今、パシリカの順番を待っているが、どこかの貴族のぼっちゃんが居るらしくて、遅々として進まない。村から来たが、村の隊列からは逸れてしまった。パシリカを受けて、ジョブを授かったら、村から出て探索者にでもなるつもりだ。商隊の賄い婦をしている母親の事が気がかりにならないと言えば嘘になるが、自分の事を考えろと言われて村を出た。そして、見事に村の隊列から逸れてしまった。最終目的地も解っているし、問題は無いだろうと勝手に隊列を離れたのが間違いだった。そして、俺が村では目立たない存在だって言うのは更に問題だ。多分、村の隊列でも俺が居ないのに誰も気がついていないだろう。
それにしても本当に遅いな。そんなに時間が掛かるとは聞いていなかったんだけどな。明日出直すか?いやダメだな。宿に泊まるなんてもったいない。今は、レインを無駄に出来ない。しょうがない。待っていればいずれ順番が来るだろう。
どのくらい待っただろうか?無情にも、今日は終了と言うアナウンスがされた。俺が待っていた時間を返して欲しい。何処かで宿を探そうと帰ろうとしたら、守衛らしき人が何を配っていた。持って宿屋に行くと、レインなしで泊まれるらしい。数に限りがあるとかいっているので、急いで貰いに行った。幸いな事に、俺はもらえる事が出来た。
門からほど近い宿屋に入った。一人部屋なら空いていると言う事だったので、ここで一泊する事にする。店主に守衛から貰った物を見せたら、歓迎された。食事はつかないと言われたので、しょうがないので、正面にある『夜の蝶』と言う食事処でご飯を食べてさっさと寝る事にした。明日は、早めに出て、さっさとパシリカを受けて、今後の事を考える事にする。『夜の蝶』で食事をしていると、俺と同じ位の男が超絶に可愛い女の子を連れて店の奥から出てきた。それも一人ではなく数名連れている。聞こえてきた話を総合すると、一人は妹の様だ。青い髪で黒目の美女と銀髪だろうか、長い髪の女の子も可愛い。燃えるような赤い髪の毛の女の子がすごく印象的だ。あんな可愛い子と知り合いになれるなんていいなと思いながら出された物を食べて宿に戻った。さっきの男も同じ宿のようだ。妹と一緒の部屋で休んでいるようだった。
今日は、昨日のような事が無いように、朝早くから宗教都市ドムフライホーフに向かった。人は少ないようだったが、昨日『夜の蝶』で見かけた赤い髪の女の子ともう一人が出口の辺りに居る。誰か知り合いがパシリカを受けているのかな?俺には関係ないか....。昨日が嘘のように、今日はスムーズに流れていく、俺の番が来て、中に入った。そこには、球体が置かれていて、それに触れる事で、真命を得て、ジョブが解放される。緊張しながら、球体に手を触れる。

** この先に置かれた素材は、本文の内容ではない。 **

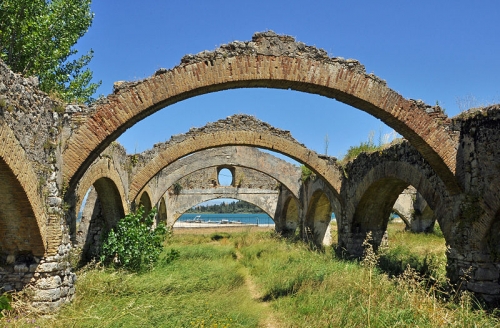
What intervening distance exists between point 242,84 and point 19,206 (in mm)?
3598

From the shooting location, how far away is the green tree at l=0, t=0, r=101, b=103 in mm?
12305

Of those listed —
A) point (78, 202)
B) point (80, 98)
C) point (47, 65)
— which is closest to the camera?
point (78, 202)

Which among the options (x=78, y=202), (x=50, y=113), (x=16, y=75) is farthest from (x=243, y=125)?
(x=16, y=75)

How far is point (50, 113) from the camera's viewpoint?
5.86 m

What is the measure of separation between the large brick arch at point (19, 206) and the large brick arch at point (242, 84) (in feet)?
3.02

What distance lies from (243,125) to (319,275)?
5949mm

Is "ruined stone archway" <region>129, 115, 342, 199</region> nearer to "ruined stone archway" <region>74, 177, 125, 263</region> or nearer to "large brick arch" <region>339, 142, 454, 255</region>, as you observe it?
"ruined stone archway" <region>74, 177, 125, 263</region>

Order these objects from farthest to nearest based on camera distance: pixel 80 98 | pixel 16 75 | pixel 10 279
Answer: pixel 80 98 < pixel 10 279 < pixel 16 75

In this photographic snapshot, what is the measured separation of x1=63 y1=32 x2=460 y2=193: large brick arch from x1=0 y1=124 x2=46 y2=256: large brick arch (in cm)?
92

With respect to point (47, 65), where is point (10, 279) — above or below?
below

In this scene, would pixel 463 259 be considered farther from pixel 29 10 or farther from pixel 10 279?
pixel 29 10

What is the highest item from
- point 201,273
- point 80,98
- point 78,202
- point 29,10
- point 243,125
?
point 29,10

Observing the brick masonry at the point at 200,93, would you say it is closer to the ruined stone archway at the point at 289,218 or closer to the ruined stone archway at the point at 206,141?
the ruined stone archway at the point at 206,141

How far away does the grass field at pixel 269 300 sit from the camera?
481 centimetres
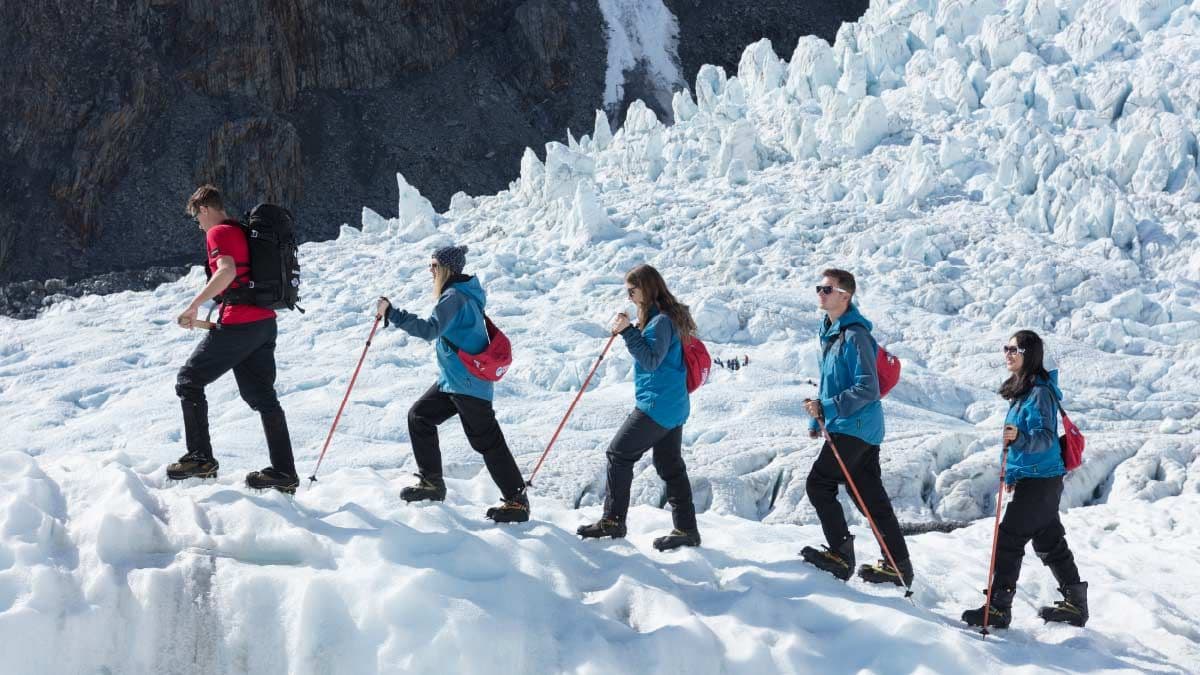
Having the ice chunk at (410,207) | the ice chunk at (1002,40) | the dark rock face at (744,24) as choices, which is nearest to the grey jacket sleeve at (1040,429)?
the ice chunk at (410,207)

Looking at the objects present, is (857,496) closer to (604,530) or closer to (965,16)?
(604,530)

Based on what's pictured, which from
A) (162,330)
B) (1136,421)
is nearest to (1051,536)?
(1136,421)

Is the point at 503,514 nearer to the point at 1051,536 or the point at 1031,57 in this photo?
the point at 1051,536

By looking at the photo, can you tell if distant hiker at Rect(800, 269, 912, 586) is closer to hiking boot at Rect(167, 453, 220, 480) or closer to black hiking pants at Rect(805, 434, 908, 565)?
black hiking pants at Rect(805, 434, 908, 565)

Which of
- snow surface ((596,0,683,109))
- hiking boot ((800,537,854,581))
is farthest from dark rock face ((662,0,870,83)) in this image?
hiking boot ((800,537,854,581))

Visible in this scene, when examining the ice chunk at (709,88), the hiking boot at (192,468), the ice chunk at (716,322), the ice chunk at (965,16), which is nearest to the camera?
the hiking boot at (192,468)

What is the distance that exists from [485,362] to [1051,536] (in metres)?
2.77

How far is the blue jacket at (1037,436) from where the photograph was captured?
4258 mm

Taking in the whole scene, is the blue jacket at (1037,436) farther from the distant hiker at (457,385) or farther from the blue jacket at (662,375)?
the distant hiker at (457,385)

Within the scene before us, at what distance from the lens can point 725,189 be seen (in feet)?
55.1

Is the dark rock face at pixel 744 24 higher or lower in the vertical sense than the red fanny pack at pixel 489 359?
higher

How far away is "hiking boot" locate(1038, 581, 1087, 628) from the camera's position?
4.44 metres

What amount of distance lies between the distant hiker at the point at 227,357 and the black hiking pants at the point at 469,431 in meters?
0.68

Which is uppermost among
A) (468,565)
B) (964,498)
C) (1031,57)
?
(1031,57)
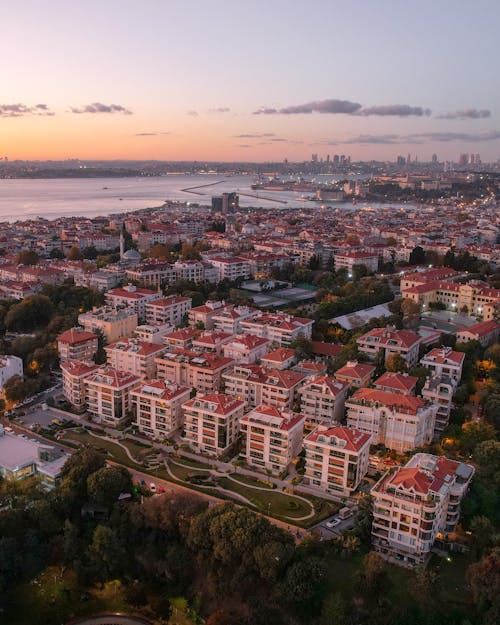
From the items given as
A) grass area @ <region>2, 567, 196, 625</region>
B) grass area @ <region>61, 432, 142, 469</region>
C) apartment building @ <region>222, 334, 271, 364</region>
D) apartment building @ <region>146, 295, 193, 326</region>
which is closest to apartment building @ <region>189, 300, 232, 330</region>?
apartment building @ <region>146, 295, 193, 326</region>

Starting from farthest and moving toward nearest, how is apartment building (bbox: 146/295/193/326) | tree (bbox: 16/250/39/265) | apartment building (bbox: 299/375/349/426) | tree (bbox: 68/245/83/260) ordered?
tree (bbox: 68/245/83/260) < tree (bbox: 16/250/39/265) < apartment building (bbox: 146/295/193/326) < apartment building (bbox: 299/375/349/426)

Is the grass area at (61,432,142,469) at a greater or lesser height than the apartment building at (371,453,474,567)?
lesser

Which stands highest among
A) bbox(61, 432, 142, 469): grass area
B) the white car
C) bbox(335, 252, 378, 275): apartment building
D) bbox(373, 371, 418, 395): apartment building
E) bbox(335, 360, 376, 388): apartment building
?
bbox(335, 252, 378, 275): apartment building

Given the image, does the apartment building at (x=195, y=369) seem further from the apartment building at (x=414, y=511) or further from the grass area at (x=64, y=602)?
the grass area at (x=64, y=602)

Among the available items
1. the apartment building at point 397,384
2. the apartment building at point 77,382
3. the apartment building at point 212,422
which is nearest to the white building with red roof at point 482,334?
the apartment building at point 397,384

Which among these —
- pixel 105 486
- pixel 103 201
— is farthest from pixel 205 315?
pixel 103 201

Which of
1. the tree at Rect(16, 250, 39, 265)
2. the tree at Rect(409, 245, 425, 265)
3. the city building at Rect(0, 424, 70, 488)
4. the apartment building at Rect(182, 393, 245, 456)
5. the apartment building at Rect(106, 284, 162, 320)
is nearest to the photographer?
the city building at Rect(0, 424, 70, 488)

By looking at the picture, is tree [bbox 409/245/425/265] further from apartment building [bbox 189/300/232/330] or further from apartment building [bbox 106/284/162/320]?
apartment building [bbox 106/284/162/320]
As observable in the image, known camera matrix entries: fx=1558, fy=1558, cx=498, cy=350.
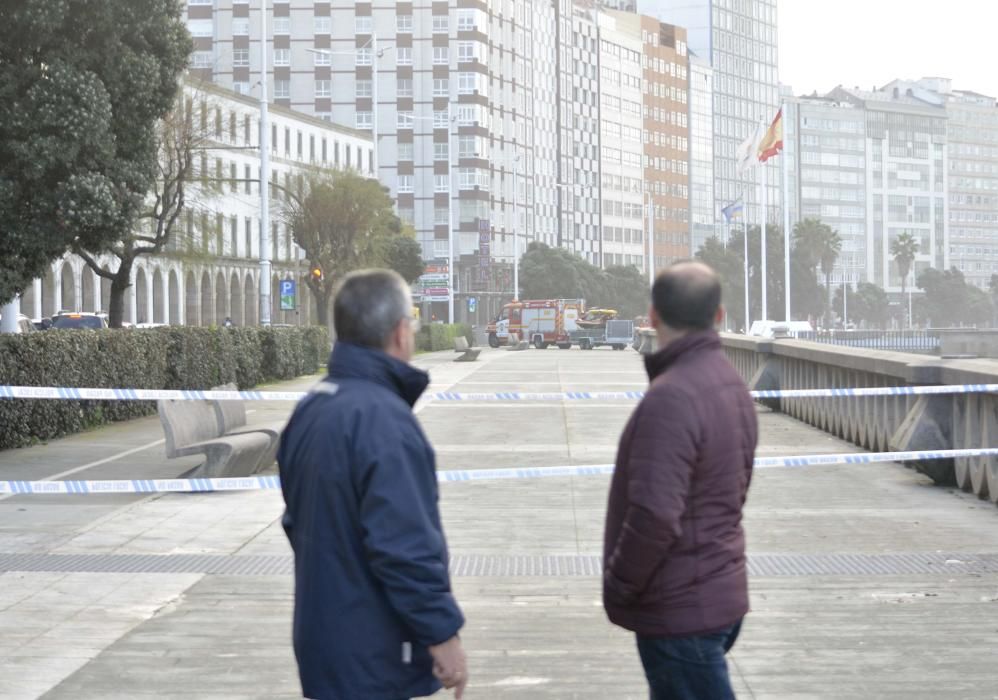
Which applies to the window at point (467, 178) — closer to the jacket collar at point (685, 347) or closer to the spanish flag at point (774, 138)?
the spanish flag at point (774, 138)

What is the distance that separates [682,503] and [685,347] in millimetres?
414

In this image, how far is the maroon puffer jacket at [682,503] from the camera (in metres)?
3.76

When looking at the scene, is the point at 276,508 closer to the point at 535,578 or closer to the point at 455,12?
the point at 535,578

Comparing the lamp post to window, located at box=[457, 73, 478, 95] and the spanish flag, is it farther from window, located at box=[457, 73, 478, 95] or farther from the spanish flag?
window, located at box=[457, 73, 478, 95]

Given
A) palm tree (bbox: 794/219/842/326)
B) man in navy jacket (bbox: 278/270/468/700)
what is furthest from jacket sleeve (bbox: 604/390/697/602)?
palm tree (bbox: 794/219/842/326)

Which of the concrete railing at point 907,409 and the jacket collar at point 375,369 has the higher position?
the jacket collar at point 375,369

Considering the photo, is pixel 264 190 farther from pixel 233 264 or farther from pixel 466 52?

何のことも無い。部屋から出ようとした瞬間にそれが襲ってきた。身体の中が何か支配されそうになる。立っていられない位の不快感。膝を付いたが、立ち上がって、隣の部屋に移動する事が出来た。そして、全てを思い出した、俺は『茂手木義徳』異世界に転生された。昨日まで考えていた事が根本から崩れていく。俺は、この世界で生き残る。そして、できれば勝ち組に属す。生き返らなくてはならない。母親を一人残していくわけにには行かない。こちらの母親もあちらの母親も絶対に幸せにする。その為にも、見極めなければならない。多分、神崎と立花の二つの軸での戦いになるだろう。人数が21名。神崎が女子全員をまとめる事が出来れば、10対10の人数的には互角になる。それに、俺が立花に協力したとしても、使い走りがいいところで、勝った所で生き返られる保証はない。弱体化している時に介入できれば逆だが、その場合には、神崎に殺される可能性もある。そう考えると、両者の対決が激化する前に、神埼に合流して協力体制を作れるのがいいだろう。この世界は異世界としても未熟だし、いろいろやれそうな事もある。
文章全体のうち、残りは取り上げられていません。